A Justiça brasileira tem consolidado o entendimento de que o rol de procedimentos da Agência Nacional de Saúde Suplementar (ANS) é exemplificativo, o que obriga os planos de saúde a cobrir tratamentos fora da lista, desde que respaldados por evidências científicas.
De acordo com o advogado especialista em Direito da Saúde, Elton Fernandes, o entendimento, que se baseia na Lei 14.454/2022, confirma que o rol da ANS deve ser visto como referência mínima, e não como um limite absoluto à cobertura dos planos de saúde.
Recentemente, no julgamento da ADI 7265 – que questiona a constitucionalidade do rol exemplificativo da ANS – os ministros do STF, Luís Roberto Barroso e Cármen Lúcia, votaram a favor da constitucionalidade da lei, defendendo que o rol exemplificativo assegura o acesso a tratamentos eficazes respaldados por evidências científicas.
O que é o rol da ANS e por que ele gera debate
O rol da ANS define os exames, tratamentos e procedimentos que os planos de saúde devem cobrir prioritariamente. Em 2022, o STJ chegou a considerá-lo taxativo, limitando a cobertura à lista oficial.
Pouco depois, o Congresso aprovou a Lei 14.454/2022, que devolveu ao rol o caráter exemplificativo. A norma prevê a cobertura de tratamentos não listados, desde que haja comprovação científica de eficácia ou recomendação de órgãos de saúde nacionais e internacionais.
A ANS argumenta que o rol garante previsibilidade mínima para operadoras e beneficiários, mas associações de defesa do consumidor defendem que ele não deve restringir o acesso a terapias modernas.

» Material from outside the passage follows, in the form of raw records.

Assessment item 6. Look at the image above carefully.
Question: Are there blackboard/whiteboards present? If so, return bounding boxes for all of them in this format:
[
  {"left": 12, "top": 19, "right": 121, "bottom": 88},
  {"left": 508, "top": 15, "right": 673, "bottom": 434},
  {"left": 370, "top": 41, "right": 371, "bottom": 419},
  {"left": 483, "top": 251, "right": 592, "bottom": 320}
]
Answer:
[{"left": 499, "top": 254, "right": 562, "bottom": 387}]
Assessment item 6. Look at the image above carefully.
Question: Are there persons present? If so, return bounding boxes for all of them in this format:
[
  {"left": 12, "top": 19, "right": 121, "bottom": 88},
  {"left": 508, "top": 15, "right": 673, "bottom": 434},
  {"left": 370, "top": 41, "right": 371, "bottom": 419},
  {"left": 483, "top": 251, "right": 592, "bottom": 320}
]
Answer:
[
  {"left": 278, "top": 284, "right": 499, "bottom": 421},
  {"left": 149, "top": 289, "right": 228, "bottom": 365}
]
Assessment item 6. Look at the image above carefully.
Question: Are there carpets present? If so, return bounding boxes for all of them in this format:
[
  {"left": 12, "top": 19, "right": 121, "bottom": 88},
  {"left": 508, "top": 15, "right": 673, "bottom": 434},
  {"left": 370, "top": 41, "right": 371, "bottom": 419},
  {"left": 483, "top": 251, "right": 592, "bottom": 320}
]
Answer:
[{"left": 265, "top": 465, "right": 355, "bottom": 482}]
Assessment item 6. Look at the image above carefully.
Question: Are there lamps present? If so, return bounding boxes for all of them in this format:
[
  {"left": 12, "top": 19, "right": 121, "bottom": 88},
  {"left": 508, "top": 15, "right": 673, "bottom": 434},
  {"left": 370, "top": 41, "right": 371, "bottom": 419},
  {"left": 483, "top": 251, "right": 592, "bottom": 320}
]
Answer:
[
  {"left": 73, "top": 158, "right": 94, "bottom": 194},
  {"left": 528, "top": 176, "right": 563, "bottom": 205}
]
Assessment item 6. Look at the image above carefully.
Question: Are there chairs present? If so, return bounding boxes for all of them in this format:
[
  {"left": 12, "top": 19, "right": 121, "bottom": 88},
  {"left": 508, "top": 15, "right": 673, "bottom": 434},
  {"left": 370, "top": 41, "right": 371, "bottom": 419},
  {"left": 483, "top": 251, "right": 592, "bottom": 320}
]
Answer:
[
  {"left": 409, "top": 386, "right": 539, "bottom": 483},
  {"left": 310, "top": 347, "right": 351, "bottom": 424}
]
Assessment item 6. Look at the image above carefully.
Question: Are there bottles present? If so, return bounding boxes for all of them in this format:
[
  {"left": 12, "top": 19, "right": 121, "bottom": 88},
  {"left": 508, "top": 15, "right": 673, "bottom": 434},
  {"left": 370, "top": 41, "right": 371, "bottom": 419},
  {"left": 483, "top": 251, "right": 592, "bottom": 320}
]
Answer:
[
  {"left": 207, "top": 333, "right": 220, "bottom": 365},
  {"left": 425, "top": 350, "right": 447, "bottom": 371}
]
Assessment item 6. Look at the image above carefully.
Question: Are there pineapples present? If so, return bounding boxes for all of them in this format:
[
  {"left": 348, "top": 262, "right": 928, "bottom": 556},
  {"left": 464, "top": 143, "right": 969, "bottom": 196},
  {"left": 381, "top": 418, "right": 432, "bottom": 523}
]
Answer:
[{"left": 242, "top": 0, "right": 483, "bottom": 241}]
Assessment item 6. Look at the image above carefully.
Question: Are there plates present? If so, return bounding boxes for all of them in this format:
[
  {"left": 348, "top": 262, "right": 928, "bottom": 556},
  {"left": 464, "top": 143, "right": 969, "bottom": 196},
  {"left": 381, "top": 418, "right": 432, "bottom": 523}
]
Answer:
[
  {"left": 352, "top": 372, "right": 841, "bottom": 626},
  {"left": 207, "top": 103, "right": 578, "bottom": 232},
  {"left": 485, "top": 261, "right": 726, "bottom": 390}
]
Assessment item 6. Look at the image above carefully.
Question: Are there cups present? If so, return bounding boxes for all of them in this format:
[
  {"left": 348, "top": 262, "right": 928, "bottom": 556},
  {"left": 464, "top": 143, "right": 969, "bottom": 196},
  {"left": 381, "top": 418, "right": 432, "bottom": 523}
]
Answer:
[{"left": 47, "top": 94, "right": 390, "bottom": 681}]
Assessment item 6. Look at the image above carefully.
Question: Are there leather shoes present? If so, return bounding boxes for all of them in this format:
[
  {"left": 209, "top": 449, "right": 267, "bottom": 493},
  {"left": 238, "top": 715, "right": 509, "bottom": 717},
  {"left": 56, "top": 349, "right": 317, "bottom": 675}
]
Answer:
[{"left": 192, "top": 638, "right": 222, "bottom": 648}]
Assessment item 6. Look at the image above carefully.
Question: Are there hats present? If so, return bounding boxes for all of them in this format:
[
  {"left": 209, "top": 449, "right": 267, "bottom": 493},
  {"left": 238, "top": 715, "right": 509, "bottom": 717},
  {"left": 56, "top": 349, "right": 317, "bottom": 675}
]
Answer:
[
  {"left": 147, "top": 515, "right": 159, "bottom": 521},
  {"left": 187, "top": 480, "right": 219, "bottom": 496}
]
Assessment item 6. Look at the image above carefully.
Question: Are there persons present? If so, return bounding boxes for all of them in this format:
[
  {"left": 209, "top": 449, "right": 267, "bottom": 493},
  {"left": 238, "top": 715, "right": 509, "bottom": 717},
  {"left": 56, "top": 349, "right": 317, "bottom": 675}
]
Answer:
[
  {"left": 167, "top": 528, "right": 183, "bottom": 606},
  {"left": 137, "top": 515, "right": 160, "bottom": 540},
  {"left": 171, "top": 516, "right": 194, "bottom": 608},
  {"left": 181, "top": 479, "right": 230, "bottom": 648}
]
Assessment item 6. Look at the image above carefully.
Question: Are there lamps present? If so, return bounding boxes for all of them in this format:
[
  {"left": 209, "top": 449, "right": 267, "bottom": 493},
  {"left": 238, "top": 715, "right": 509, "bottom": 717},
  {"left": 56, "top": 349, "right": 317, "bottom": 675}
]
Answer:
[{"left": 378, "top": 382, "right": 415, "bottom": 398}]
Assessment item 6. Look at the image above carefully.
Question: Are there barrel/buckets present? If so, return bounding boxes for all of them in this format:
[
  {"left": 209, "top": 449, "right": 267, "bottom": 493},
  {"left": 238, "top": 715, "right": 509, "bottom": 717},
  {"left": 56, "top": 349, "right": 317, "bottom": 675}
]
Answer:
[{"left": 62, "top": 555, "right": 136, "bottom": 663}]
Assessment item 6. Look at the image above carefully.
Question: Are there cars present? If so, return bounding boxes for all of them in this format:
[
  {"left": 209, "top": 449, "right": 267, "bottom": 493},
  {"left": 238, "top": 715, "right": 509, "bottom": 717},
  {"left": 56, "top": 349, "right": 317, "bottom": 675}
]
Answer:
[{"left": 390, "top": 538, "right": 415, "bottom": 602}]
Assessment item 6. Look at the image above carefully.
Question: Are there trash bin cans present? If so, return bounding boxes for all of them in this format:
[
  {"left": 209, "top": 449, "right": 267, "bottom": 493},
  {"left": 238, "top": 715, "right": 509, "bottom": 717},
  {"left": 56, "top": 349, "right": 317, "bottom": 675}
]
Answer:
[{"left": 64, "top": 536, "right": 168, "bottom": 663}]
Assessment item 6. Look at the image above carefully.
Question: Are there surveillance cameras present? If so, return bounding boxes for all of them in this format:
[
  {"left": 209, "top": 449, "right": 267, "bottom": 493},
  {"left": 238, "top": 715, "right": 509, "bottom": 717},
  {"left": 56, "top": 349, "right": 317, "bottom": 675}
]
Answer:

“O legislador estabeleceu critérios importantes para a superação do rol de procedimentos, em linha com o que a lei originalmente previu. O critério científico é um guia importante para a segurança do sistema e dos pacientes”, explica o advogado.
Decisões judiciais reforçam cobertura ampliada
Elton Fernandes relata que tribunais de primeira e segunda instância têm seguido a interpretação exemplificativa, obrigando as operadoras a autorizar procedimentos fora da lista quando há indicação médica fundamentada.

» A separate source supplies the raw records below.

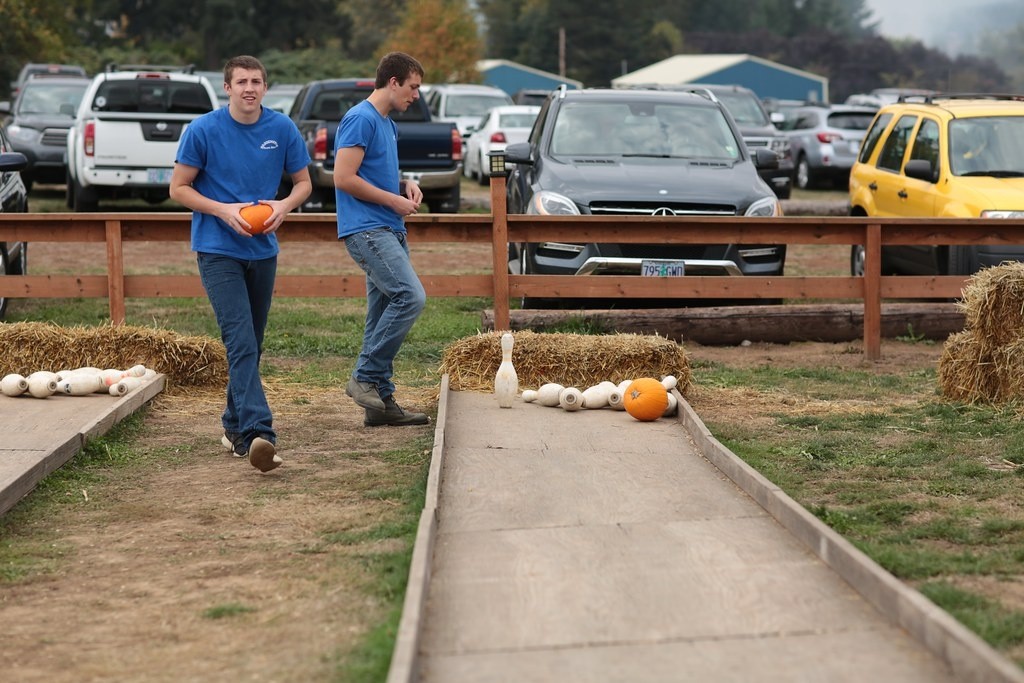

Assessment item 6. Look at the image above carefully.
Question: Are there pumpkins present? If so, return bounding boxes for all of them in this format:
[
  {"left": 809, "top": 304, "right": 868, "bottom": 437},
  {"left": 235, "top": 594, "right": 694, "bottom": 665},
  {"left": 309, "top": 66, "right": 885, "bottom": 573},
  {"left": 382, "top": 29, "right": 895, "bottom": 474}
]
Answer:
[
  {"left": 623, "top": 377, "right": 668, "bottom": 421},
  {"left": 238, "top": 204, "right": 276, "bottom": 234}
]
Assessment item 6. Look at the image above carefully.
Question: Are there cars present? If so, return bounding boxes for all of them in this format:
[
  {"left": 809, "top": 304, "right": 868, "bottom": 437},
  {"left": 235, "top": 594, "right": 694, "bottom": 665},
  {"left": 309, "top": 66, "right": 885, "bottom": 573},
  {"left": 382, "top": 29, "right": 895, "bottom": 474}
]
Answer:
[
  {"left": 0, "top": 78, "right": 93, "bottom": 191},
  {"left": 425, "top": 83, "right": 516, "bottom": 159},
  {"left": 9, "top": 63, "right": 88, "bottom": 111},
  {"left": 764, "top": 98, "right": 806, "bottom": 130},
  {"left": 512, "top": 89, "right": 552, "bottom": 106},
  {"left": 640, "top": 84, "right": 794, "bottom": 199},
  {"left": 463, "top": 105, "right": 542, "bottom": 186},
  {"left": 152, "top": 71, "right": 231, "bottom": 110},
  {"left": 0, "top": 126, "right": 29, "bottom": 317},
  {"left": 262, "top": 82, "right": 303, "bottom": 116}
]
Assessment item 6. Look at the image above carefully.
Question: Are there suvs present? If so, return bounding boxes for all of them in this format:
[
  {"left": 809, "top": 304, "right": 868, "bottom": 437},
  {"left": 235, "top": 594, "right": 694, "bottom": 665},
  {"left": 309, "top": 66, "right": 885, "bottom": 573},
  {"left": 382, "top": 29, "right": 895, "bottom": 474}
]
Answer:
[
  {"left": 504, "top": 84, "right": 787, "bottom": 310},
  {"left": 850, "top": 92, "right": 1024, "bottom": 276},
  {"left": 783, "top": 101, "right": 882, "bottom": 190}
]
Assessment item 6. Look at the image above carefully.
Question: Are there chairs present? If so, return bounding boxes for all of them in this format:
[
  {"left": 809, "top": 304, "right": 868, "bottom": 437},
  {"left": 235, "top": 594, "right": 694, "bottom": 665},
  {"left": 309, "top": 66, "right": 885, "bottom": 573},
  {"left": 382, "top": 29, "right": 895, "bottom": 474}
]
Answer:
[
  {"left": 318, "top": 97, "right": 341, "bottom": 119},
  {"left": 100, "top": 88, "right": 139, "bottom": 111},
  {"left": 168, "top": 89, "right": 199, "bottom": 112}
]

Porém, ao contrário do que se acreditava à época da aprovação da nova lei, o advogado explica que a flexibilização do rol da ANS não resultou em aumento de processos contra os planos de saúde.
Um estudo do Instituto Brasileiro de Defesa do Consumidor (Idec) e da Pontifícia Universidade Católica de São Paulo (PUC-SP), que analisou mais de 40 mil processos no Tribunal de Justiça de São Paulo (TJSP) entre janeiro de 2019 e agosto de 2023, concluiu que a aprovação da Lei 14.454/2022 não aumentou a judicialização da saúde suplementar.

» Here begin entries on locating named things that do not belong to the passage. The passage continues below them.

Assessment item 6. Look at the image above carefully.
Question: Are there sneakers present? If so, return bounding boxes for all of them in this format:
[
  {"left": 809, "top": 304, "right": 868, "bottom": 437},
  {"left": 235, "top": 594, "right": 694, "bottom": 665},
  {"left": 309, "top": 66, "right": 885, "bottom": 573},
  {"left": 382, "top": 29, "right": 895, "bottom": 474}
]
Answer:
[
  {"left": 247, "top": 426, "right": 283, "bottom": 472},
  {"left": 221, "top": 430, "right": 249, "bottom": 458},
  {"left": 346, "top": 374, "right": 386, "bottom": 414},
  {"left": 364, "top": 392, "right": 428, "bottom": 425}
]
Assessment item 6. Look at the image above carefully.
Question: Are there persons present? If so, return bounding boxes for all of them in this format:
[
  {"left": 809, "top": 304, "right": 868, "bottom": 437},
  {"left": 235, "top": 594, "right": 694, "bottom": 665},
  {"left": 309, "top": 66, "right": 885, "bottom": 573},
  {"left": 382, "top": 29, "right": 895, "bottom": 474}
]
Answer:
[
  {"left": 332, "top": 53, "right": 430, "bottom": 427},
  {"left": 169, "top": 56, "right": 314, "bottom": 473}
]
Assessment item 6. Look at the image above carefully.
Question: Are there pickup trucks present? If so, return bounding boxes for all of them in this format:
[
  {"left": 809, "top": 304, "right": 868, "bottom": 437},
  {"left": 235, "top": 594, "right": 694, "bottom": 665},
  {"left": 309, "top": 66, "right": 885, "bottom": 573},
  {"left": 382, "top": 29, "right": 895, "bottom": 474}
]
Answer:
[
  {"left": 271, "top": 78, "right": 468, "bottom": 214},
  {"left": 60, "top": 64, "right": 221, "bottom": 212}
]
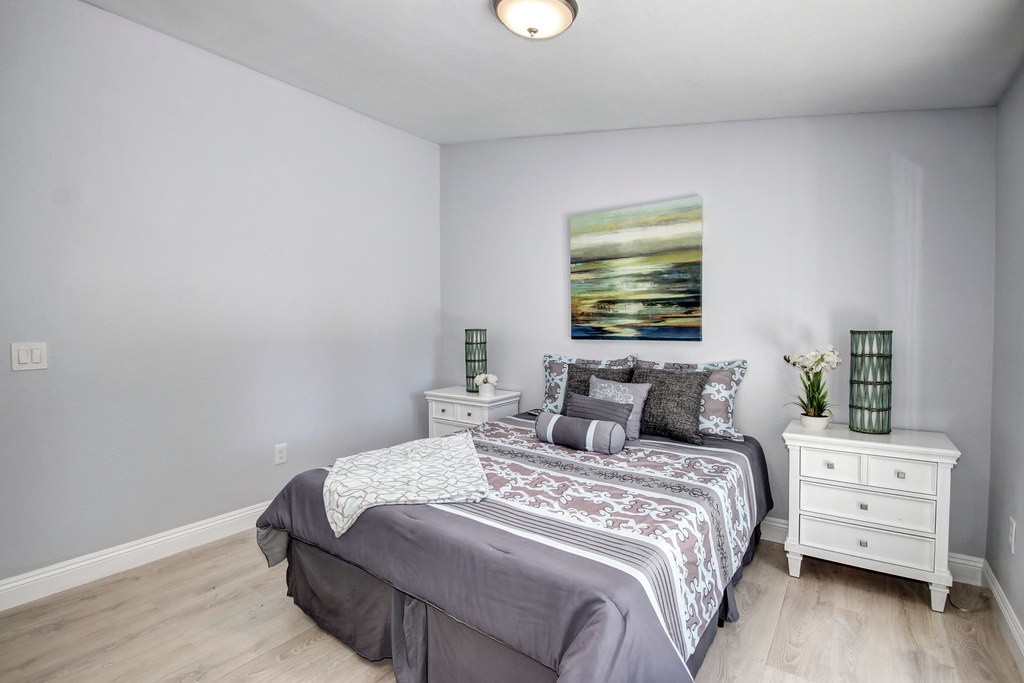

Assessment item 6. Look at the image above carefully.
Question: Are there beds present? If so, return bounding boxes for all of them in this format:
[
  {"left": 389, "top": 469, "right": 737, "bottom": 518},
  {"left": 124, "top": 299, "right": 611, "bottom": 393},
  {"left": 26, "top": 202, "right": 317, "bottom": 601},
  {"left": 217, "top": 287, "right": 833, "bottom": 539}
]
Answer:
[{"left": 255, "top": 408, "right": 774, "bottom": 683}]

A pesquisa mostrou que o volume de processos contra planos de saúde cresceu em 2019 e no início da pandemia de Covid-19, em 2020, mas estabilizou-se após o fim da emergência de saúde pública, em abril de 2022. Em 2023, houve retomada do crescimento de ações, mas sem superar os patamares do segundo semestre de 2022, indicando que a flexibilização do rol não gerou impacto significativo na judicialização.
O advogado especialista em Direito da Saúde afirma que as operadoras podem estar autorizando mais procedimentos fora do rol, desde que respaldados cientificamente, conforme previsto na legislação. “O respeito à lei é importante para todos. A ANS tem atualizado o rol mais constantemente, o que também ajuda a diminuir a judicialização”, completa Fernandes.
Lei avançou, mas negativas de cobertura continuam
Segundo Elton Fernandes, a Lei 14.454/2022 trouxe avanços significativos, estabelecendo que o rol da ANS é apenas um guia, superável quando o tratamento é indicado com base em evidências científicas. Ele destaca que a interpretação exemplificativa do rol amplia o acesso a tratamentos, mas reforça que a prescrição médica deve ser acompanhada de um relatório detalhado, com estudos que justifiquem a recomendação.
“A lei prevê que o médico deve fornecer plano terapêutico, indicando, então, quais os prováveis prazos de reavaliação do caso. A ciência é o guia que deve nortear todas as condutas, quer seja do médico, quer seja da operadora”, reforça o advogado especialista em planos de saúde.
Apesar dos avanços, o especialista relata que negativas de cobertura ainda ocorrem, especialmente em casos de tratamentos inovadores ou off-label. Nestas situações, Elton Fernandes explica que a Justiça tem permitido o acesso aos tratamentos, desde que respaldados cientificamente.
“Percebe-se ainda alguma confusão em classificar de tratamentos experimentais procedimentos que estão, muitas vezes, consagrados na ciência, mas que ainda não foram avaliados pela Anvisa para aquela terapia específica. Esse é ainda um dos gargalos da judicialização”, explica.